**Provided passage**
FIELDThe present invention relates to an arrowhead configured to project a laser beam, and more particularly, an arrowhead having a penetrating tip with a centrally located aperture that permits an axially aligned laser to project therefrom.
BACKGROUNDAccurate aiming in archery/cross bow and bow hunting of game is highly desired. Efforts have been made to utilize lasers to assist the user in improving aiming accuracy. One such attempt is disclosed in U.S. Pat. No. 6,134,793 to Sauers. The '793 patent discloses a laser aided alignment system wherein a laser tip is placed on an arrow shaft and the user can adjust the bow's sights to correspond to the projection of the laser on a given target. However, the laser tip disclosed in the '793 patent is only for alignment of the bow sight. It is not for aiming a shot and is not for being shot from the bow as a projectile.
U.S. Pat. No. 7,231,721 to Minica et al. discloses a laser projecting arrowhead that can be shot as a projectile. However, the aperture through which the laser projects is offset from the center axis of the arrow. Thus, the laser beam projected on the target will not correspond to the exact spot that the tip of the arrow will first contact. The '721 patent also does not disclose any method or means for turning the laser beam on or off. Thus, the battery may be more quickly drained and the beam could be unintentionally aimed in potentially dangerous directions, such as at aircraft or other persons, while the user is on the move.

**Data provided**
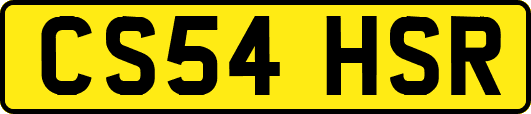 CS54HSR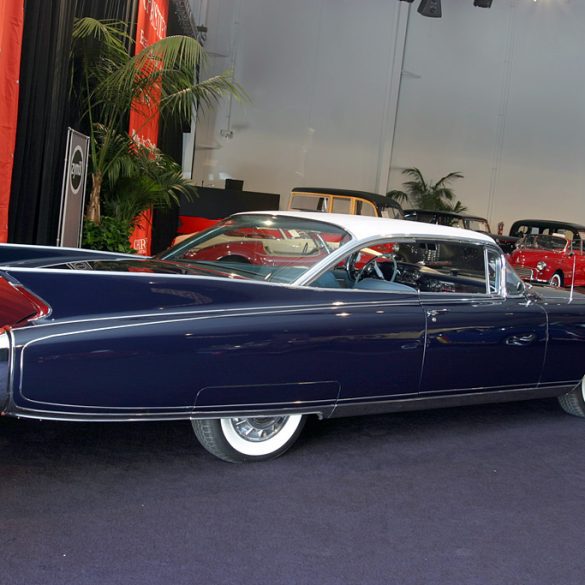 1960 Cadillac Eldorado Seville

**Activities**
A) In the arrowhead passage, where is the laser aperture in the arrowhead of the '721 patent located?
B) Please copy the arrowhead passage word for word between "FIELDThe present invention" and "to project therefrom.", inclusive.
The data has no connection to the arrowhead passage.

**Solutions per task**
A) It is offset from the center axis of the arrow.

B)
FIELDThe present invention relates to an arrowhead configured to project a laser beam, and more particularly, an arrowhead having a penetrating tip with a centrally located aperture that permits an axially aligned laser to project therefrom.